WHAT YOU HAVE TO DO => Your output is to hold only the lines from the one showing "JDS - D-Made" through the end of the listing, exactly, with every picture excluded.

EXERCISE DATA =>
::::::::::

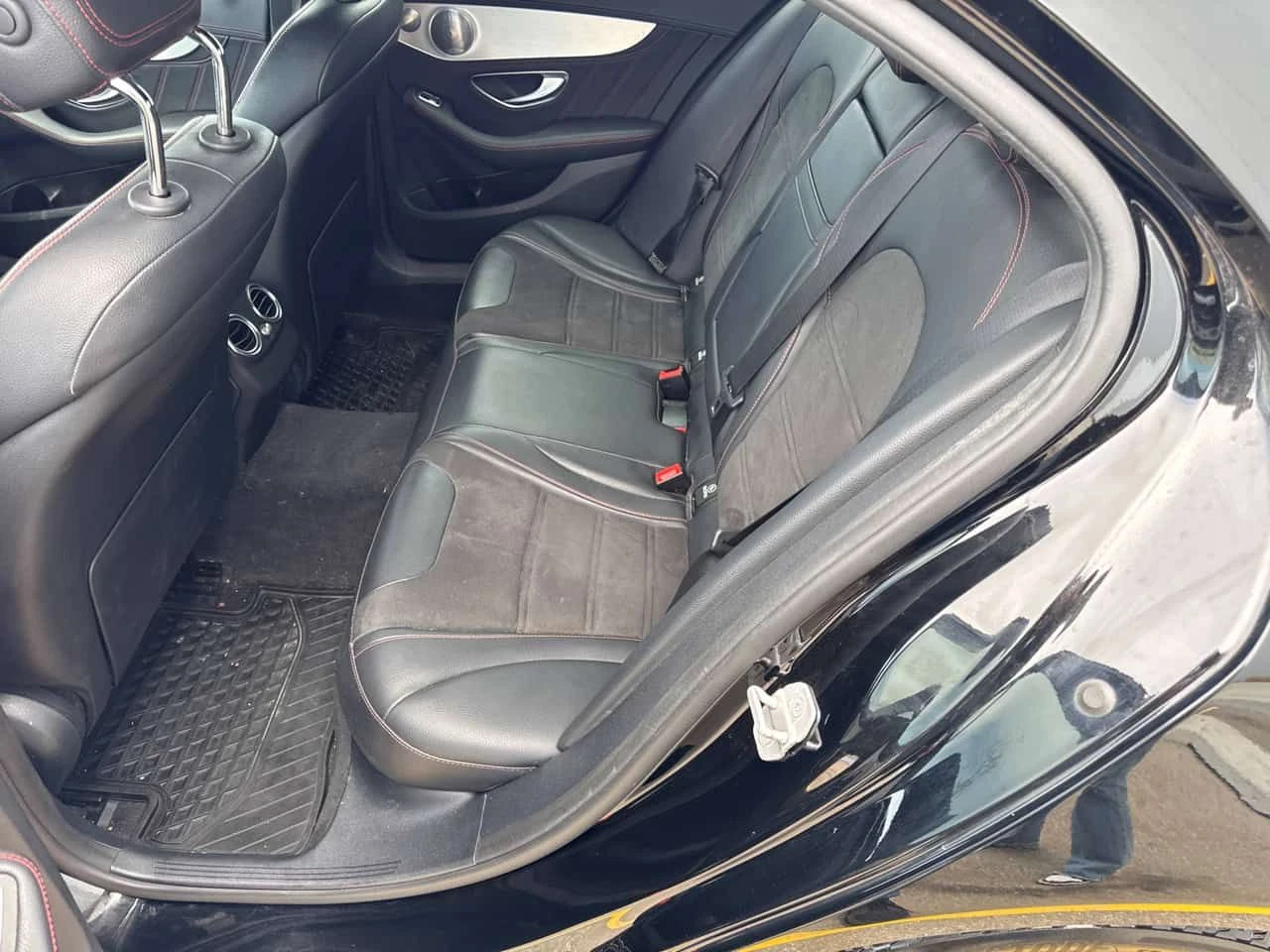 Mercedes-Benz C 450 AMG | BURMESTER | HUD | ПАНОРАМА | CARFAX | , снимка 14 - Автомобили и джипове - 54725061
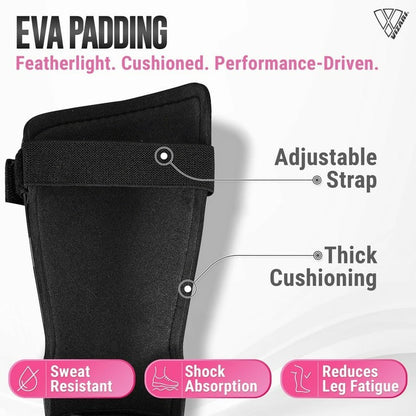 Malaga Soccer Shin Guard for Kids| Youth Soccer Shin Guard | Lightweight XXS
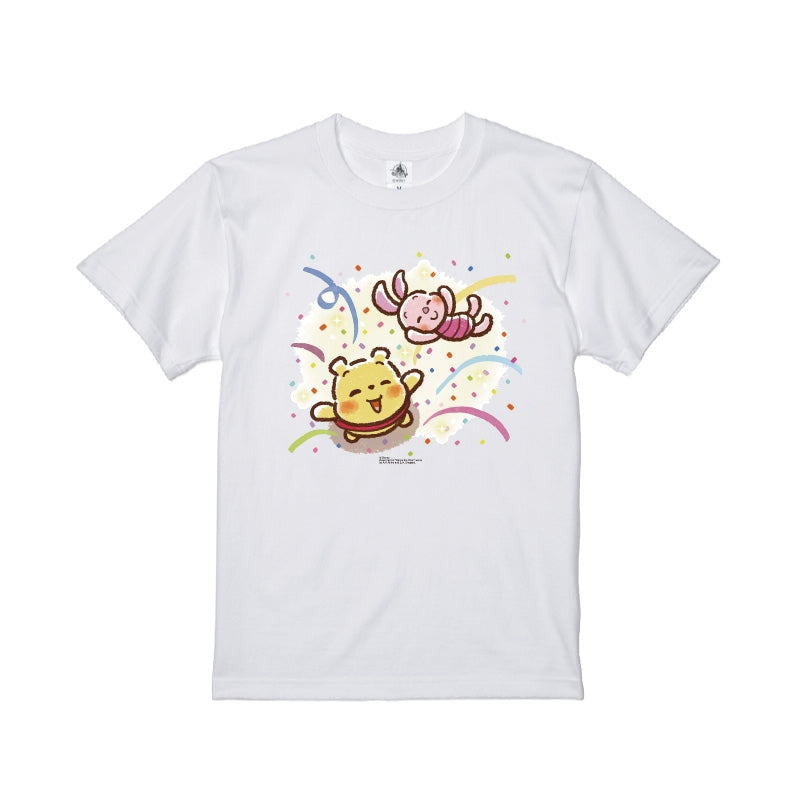 JDS - D-Made Disney x Honobono (T-Shirt) - Winnie the Pooh & Piglet "Yeah"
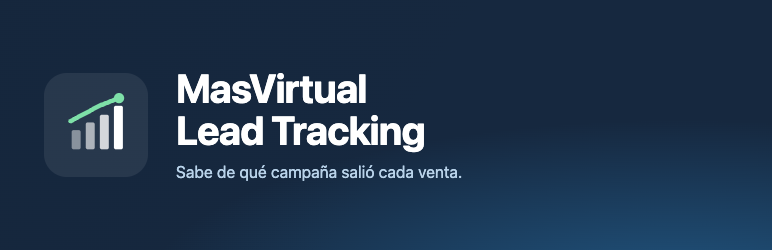 MasVirtual Lead Tracking Preview Wordpress Plugin - Rating, Reviews, Demo & Download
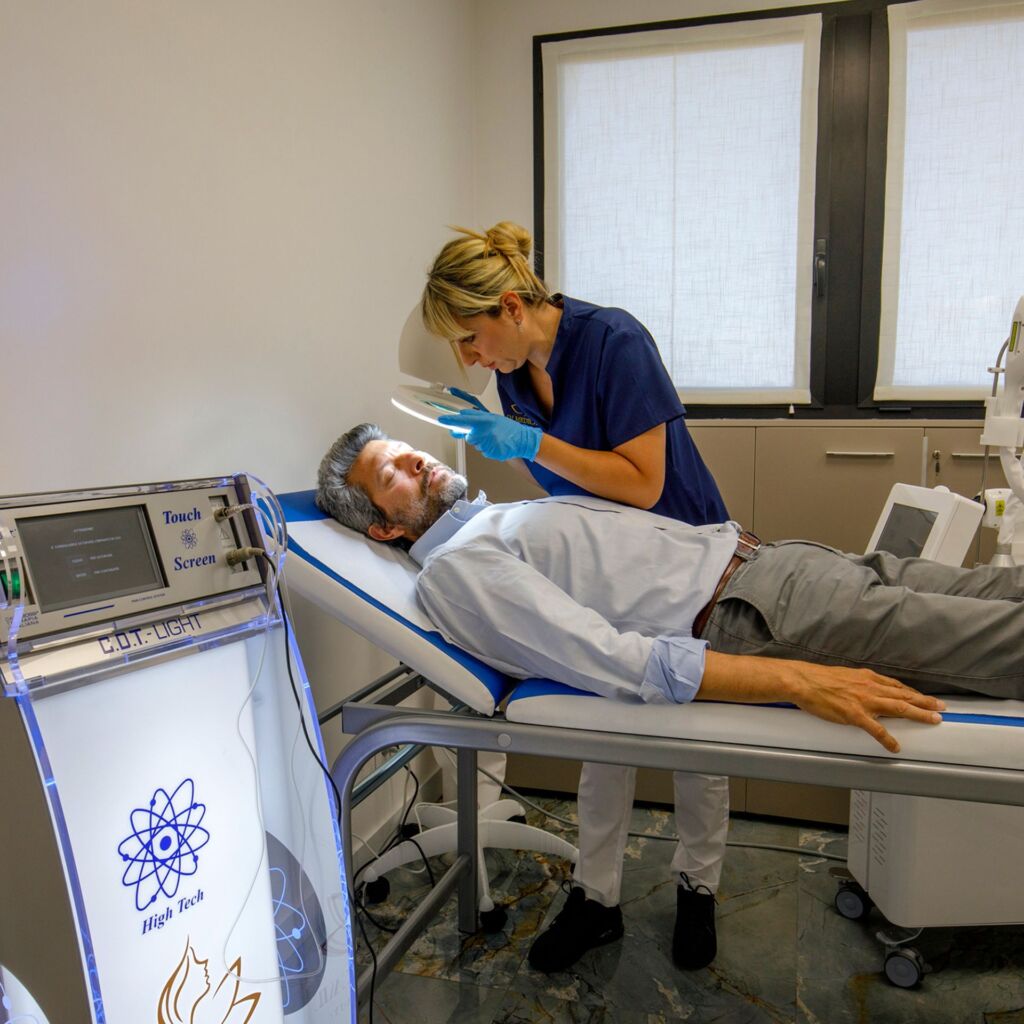 Trattamento lesioni vascolari DJ MEDICAL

::::::::::

YOUR RESPONSE =>
 JDS - D-Made Disney x Honobono (T-Shirt) - Winnie the Pooh & Piglet "Yeah"
 MasVirtual Lead Tracking Preview Wordpress Plugin - Rating, Reviews, Demo & Download
 Trattamento lesioni vascolari DJ MEDICAL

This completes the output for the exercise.